C'est "normal" : la stack USB a encore ete modifiee .. resultat : certaines methodes/champs ont disparu.

C'est corrige dans la version CVS, mais je n'ai pas encore eu le temps de tester : normalement je teste dans la semaine ...

Je n'ai d'ailleurs meme pas eu le temps de verifier si le bug introduit par la 2.6.5 avait ete corrige dans la 2.6.6-rc1 ....

----------

## mentorek

I got the same errors as Beber when compilig eagle-usb on love-sources-2.6.5-r1-love1. What's going on ? I'd like to install 2.6.6 but will it work ?

----------

## Sleeper

 *mentorek wrote:*   

> I got the same errors as Beber when compilig eagle-usb on love-sources-2.6.5-r1-love1. What's going on ? I'd like to install 2.6.6 but will it work ?

 

CVS version should compile as I've commited a fix for this problem.

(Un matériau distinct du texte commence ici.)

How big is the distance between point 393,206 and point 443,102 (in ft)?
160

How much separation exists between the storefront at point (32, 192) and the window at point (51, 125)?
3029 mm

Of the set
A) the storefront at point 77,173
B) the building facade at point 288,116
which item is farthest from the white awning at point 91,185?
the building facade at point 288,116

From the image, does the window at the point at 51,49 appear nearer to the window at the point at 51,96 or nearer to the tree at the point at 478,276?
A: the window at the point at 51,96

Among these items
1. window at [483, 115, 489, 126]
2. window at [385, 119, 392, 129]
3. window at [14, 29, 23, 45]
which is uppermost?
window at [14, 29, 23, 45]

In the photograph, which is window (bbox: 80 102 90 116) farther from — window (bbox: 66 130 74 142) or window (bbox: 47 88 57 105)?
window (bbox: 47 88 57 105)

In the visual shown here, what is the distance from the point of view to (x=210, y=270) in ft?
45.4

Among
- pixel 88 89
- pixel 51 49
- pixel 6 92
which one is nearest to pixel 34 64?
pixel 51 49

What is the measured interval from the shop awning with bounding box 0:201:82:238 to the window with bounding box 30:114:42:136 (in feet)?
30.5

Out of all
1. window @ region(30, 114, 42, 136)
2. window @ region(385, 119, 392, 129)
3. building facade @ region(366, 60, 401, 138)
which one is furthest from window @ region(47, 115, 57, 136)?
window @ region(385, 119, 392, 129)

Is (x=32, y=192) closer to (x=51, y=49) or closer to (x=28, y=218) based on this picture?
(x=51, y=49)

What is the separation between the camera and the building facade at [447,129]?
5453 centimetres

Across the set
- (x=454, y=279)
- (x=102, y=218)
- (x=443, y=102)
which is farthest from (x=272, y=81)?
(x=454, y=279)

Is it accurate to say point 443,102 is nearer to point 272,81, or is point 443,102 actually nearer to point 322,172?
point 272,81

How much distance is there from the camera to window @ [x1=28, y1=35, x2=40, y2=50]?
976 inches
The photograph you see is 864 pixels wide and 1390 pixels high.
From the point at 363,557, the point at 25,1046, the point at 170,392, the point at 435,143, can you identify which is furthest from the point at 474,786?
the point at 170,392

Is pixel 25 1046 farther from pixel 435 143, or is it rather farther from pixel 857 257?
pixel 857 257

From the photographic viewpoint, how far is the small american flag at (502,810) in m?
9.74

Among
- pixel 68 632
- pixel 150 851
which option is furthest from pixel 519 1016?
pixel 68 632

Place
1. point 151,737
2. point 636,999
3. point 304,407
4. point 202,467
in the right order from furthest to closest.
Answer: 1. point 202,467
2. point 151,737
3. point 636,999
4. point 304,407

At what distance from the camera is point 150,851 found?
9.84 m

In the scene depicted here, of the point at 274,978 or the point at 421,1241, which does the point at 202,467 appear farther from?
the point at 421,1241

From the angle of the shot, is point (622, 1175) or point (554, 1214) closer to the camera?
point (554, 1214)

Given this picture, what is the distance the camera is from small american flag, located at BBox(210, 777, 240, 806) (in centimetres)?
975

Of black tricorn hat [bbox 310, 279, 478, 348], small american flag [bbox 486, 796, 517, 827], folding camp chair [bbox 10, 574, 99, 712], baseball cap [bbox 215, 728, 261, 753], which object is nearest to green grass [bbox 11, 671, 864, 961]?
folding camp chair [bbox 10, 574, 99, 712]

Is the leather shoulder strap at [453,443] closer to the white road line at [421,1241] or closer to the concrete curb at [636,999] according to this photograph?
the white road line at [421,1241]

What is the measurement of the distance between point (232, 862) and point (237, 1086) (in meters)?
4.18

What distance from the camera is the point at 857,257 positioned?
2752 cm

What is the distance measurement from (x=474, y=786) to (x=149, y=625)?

BUT , as USB subsystem, as undergone some transformations between 2.6.4 and 2.6.5 a bug as been introduced : the driver did not work on 2.6.5 unless a certian kernel patch as been introduced

AFAIR it is part of 2.6.6-rc1, thus CVS version should compile and hopefully work on 2.6.6-rc1.

BTW, CVS version can be found here, butI didn't yet have time to release an eagle-cvs ebuild   :Sad: 

----------

## FischerDrinker

J'ai suivit la documentation de l'installation de l'ebuild de eagle-usb, et j'obtiens bien l"erreur de compilation connu avec le kernel 2.6.6-rc1.

Comme la solution est d'utiliser la version CVS du projet, j'aimerais vous demandez un coup de pouce à propos de la méthode à suivre.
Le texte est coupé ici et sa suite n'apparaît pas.